To begin, place the reagents required for the preparation of gel electrophoresis on a working platform. Add Tris/Borate/EDTA, or TBE, to agarose and heat the solution in a microwave. Then, pour the 0.4-0.5%agarose into a casting tray to prepare a first-dimension agarose gel and let it solidify for one hour.
After solidification, load the ladder within the first 3 centimeters relative to the gel's leftmost edge. Then load the DNA samples digested with restriction enzymes, ensuring a 3 centimeter distance between each pair. Run the gel in TBE for 19-24 hours at 0.85 volts per centimeter to separate the intermediates by size.
The following day, remove the gel from the buffer. Excise the first 3 centimeters of the gel containing the ladder. Stain the gel segment in TBE containing 0.3 micrograms per milliliter of ethidium bromide for 10-15 minutes.
Then visualize the ladder using a gel documentation system. On the agarose gel, add 1.3 centimeters to the estimated location, yielding a value of A.Then subtract 7.5 centimeters from value A, yielding value B.Align the ruler against the first-dimension gel and cut horizontally across at values A and B.Then cut vertically down the 3 centimeter space reserved for each sample. In a new casting tray, rotate the segments clockwise and place them in the position of the sample wells.
Prepare the second-dimension agarose gel at a concentration of 1-1.3%in TBE with 0.3 micrograms per milliliter of ethidium bromide. Heat the gel, and upon cooling to approximately 55 degrees Celsius, pour it over the rotated first-dimension segments. Allow the gel to solidify for one hour.
After solidification, transfer the gel to a chamber containing TBE at 0.3 micrograms per milliliter of ethidium bromide, and allow it to equilibrate for 30 minutes. Cover the gel and run for 9-10 hours at 4.23 volts per centimeter at 4 degrees Celsius. Remove the second-dimension gel from the chamber and depurinate the DNA fragments for 10 minutes in a 0.24 molar hydrochloric acid solution with gentle rocking.
Rinse the gel with deionized water and soak it in 0.4 molar sodium hydroxide for 10-15 minutes. Then fold two long sheets of chromatography paper perpendicular across the glass sheet, extending into the container. To assemble the southern blot, fill a container with 1 liter of 0.4 molar sodium hydroxide.

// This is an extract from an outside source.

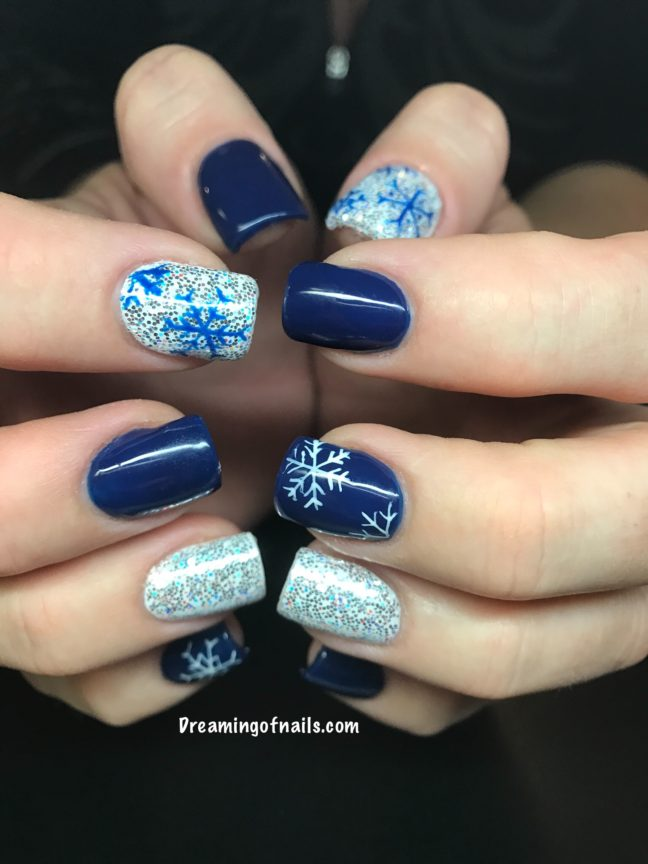 navy blue nails with snowflakes and glitter accent nails - Blue Christmas Nails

Align a long glass sheet across the container. Wet the top of the paper with sodium hydroxide and carefully remove any air bubbles under its surface. Soak three sheets of chromatography paper with sodium hydroxide and place them over the folder paper.
Remove any air bubbles. Flip the second-dimension gel upside down and place it over the chromatography papers. Wet a positively charged nylon membrane with deionized water and place it over the gel.
Then place three chromatography sheets wet with deionized water over the membrane. Cover any exposed sodium hydroxide in the container with plastic wrap to prevent evaporation. Place a 0.3-0.5 meter tall stack of napkins or paper towels over the blot.
Compress the entire blot with a weight to facilitate tight capillary action, and leave it for two days for DNA transfer to the membrane.